HCL EAS president Steve Cardell says that so many instances of SAP exist in organizations because most of them have found it more expedient to integrate them than to try consolidating them. Over the long term, however, the lack of consolidation ends up being a much more expensive proposition due to the cost of the SAP licensing fees.
"A lot of organizations think it's cheaper to integrate using a lot of surrounding technology than it is to go to a single instance of SAP," says Cardell.
As a result, there are not only many instances of SAP software in a single organization, but a lot of organizations are still running older versions of SAP software. The HCL EAS research found that the latest version of SAP, ECC 6, is being used by just 37 percent of organizations, while 54 percent are using ECC 5 and 44 percent are using SAP 4.7.
Josh Greenbaum, principal of Enterprise Applications Consulting, adds that more often than not the decision has less to do with actual economics and a lot more to do with fiefdoms within an organization. "There's a lot of politics involved," he says.
However, there are three trends simultaneously coming together that will make a strong case for consolidating instances of SAP applications.
The first is the rise of the SAP HANA in-memory computing platform, which makes it more cost effective to support a much larger pool of users per instance of SAP. In fact, the HCL EAS survey found that more than three-quarters of CIOs say they plan to or have already deployed in-memory computing technology.
The second trend is cloud computing, which allows organizations to shift the focal point of their SAP application deployments to a single instance that can run on a virtual private cloud or a public cloud. The HCL EAS survey found that 73 percent of CIOs say that they have implemented cloud services in some manner, and 74 percent say that SAP technology would play a significant role.
The third trend is the rise of mobile computing, which is a lot easier to support via a single instance of the cloud. For example, prior to rolling out its mobile computing strategy, Vodafone consolidated all its instances of SAP application software.
"As an organization, we grew very fast," says Niall O'Sullivan, group operating finance director for Vodafone. "But, without one version of SAP, rolling out mobile computing applications to 85,000 internal users would have been much more difficult."
The HCL EAS survey found that 93 percent of CIOs are planning to or already have a mobility strategy. Of those surveyed, more than half say SAP technology would be the cornerstone of their mobility strategy.

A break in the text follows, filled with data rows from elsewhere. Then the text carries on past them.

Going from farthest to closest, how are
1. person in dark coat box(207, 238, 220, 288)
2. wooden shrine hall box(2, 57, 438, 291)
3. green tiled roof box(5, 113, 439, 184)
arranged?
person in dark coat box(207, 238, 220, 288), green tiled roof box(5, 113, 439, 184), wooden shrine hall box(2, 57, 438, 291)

A fourth way to reduce instances of SAP applications, of course, is to transform the entire IT organization.
"We're going to go through a major transformation of how we use SAP core applications over the next 18 months to two years," says Phil Greenwood, CIO of Nestle Nespresso SA.
While it is clear there has been a fair amount of stagnation across SAP environments in recent years, it's now also clear that a combination of economic and technology trends are converging in a way that will ultimately force the issue of SAP application consolidation.